=== REQUIRED TASK ===
Copy every line of the listing below, requests included. Scale each number in the answers, meaning the distance in millimeters and the point coordinates, by 1.85 and round to whole numbers with halves going up, and omit the pictures from your answer.

Spatial reasoning dataset excerpts:
- - - -

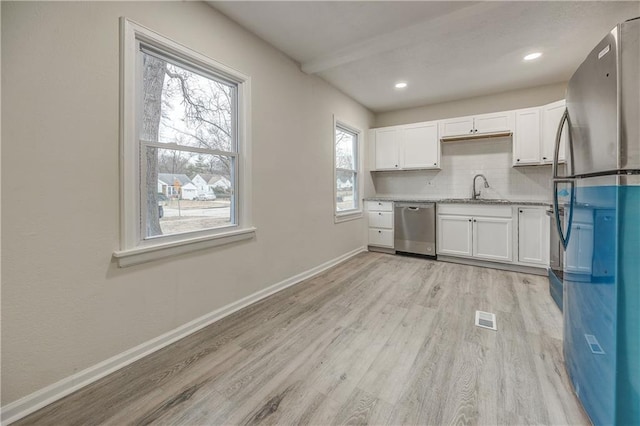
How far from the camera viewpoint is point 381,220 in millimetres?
4484

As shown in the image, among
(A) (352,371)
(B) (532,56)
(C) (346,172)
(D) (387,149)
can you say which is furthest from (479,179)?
(A) (352,371)

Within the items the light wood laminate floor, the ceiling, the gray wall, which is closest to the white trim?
the ceiling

- - - -

=== OUTPUT OF THE EXERCISE ===
How far from the camera viewpoint is point 381,220 in millimetres?
8295

As shown in the image, among
(A) (352,371)
(B) (532,56)
(C) (346,172)
(D) (387,149)
can you say which is furthest from (479,179)?
(A) (651,686)

Within the items the light wood laminate floor, the ceiling, the gray wall, which is closest to the white trim?
the ceiling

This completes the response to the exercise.